Transcribe the records in full, keeping every character as it is.

======== Information provided

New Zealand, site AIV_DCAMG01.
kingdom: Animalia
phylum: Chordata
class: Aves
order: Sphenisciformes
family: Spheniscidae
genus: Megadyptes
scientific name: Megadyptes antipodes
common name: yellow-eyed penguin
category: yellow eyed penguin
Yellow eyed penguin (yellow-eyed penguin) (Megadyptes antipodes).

================

Output of the exercise >>
New Zealand, site AIV_DCAMG01.
kingdom: Animalia
phylum: Chordata
class: Aves
order: Sphenisciformes
family: Spheniscidae
genus: Megadyptes
scientific name: Megadyptes antipodes
common name: yellow-eyed penguin
category: yellow eyed penguin
Yellow eyed penguin (yellow-eyed penguin) (Megadyptes antipodes).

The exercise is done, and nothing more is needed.